▸ Exercise brief
Copy the following data exactly and drop the pictures.

(Collected data entries)

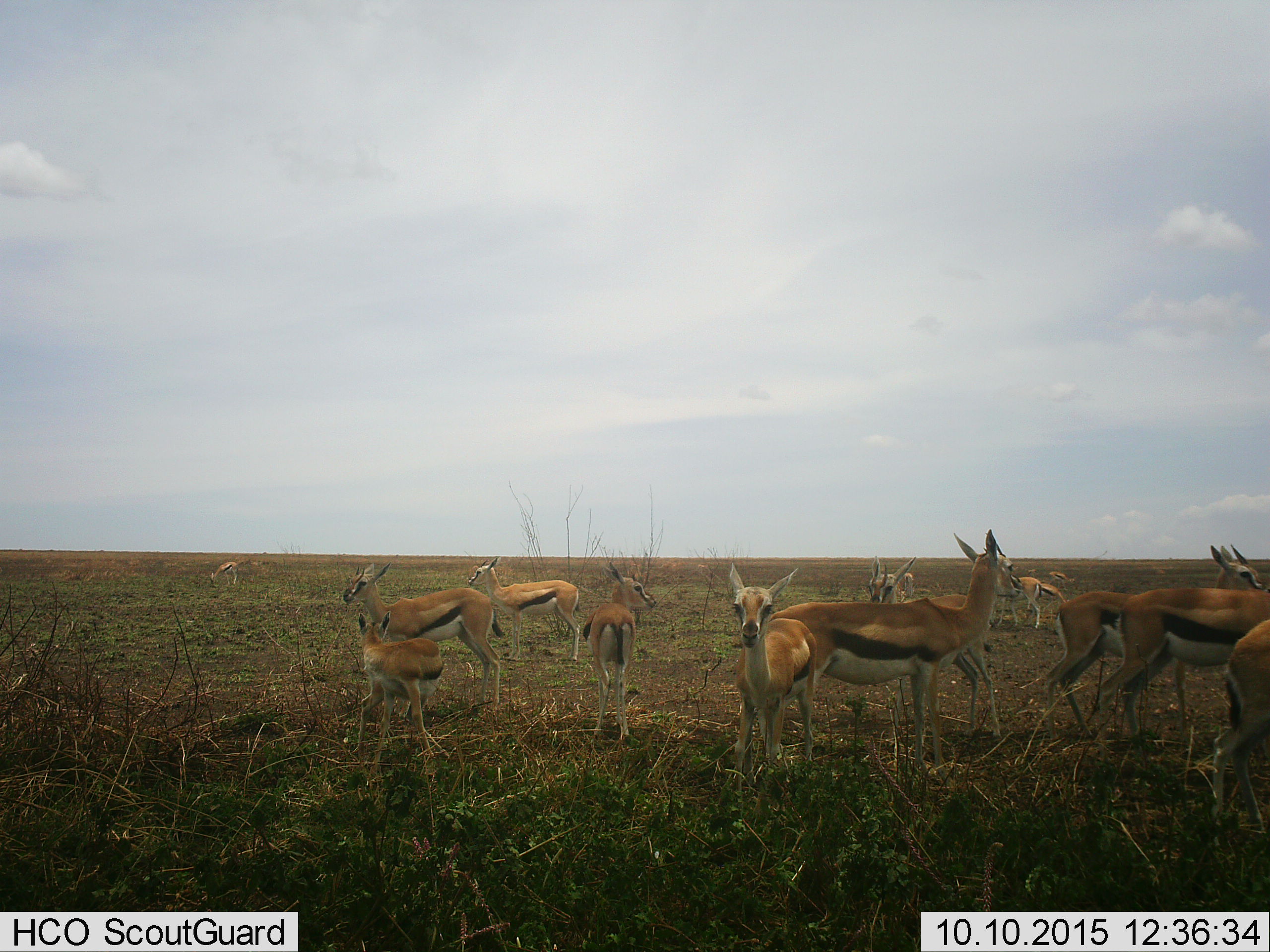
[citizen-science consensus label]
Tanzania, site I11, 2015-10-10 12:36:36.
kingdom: Animalia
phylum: Chordata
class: Mammalia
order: Artiodactyla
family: Bovidae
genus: Eudorcas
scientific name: Eudorcas thomsonii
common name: thomson's gazelle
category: gazellethomsons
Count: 11-50.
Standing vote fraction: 100%.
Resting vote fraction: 0%.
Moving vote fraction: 40%.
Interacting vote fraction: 10%.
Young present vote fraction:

▸ Answer to the problem
[citizen-science consensus label]
Tanzania, site I11, 2015-10-10 12:36:36.
kingdom: Animalia
phylum: Chordata
class: Mammalia
order: Artiodactyla
family: Bovidae
genus: Eudorcas
scientific name: Eudorcas thomsonii
common name: thomson's gazelle
category: gazellethomsons
Count: 11-50.
Standing vote fraction: 100%.
Resting vote fraction: 0%.
Moving vote fraction: 40%.
Interacting vote fraction: 10%.
Young present vote fraction:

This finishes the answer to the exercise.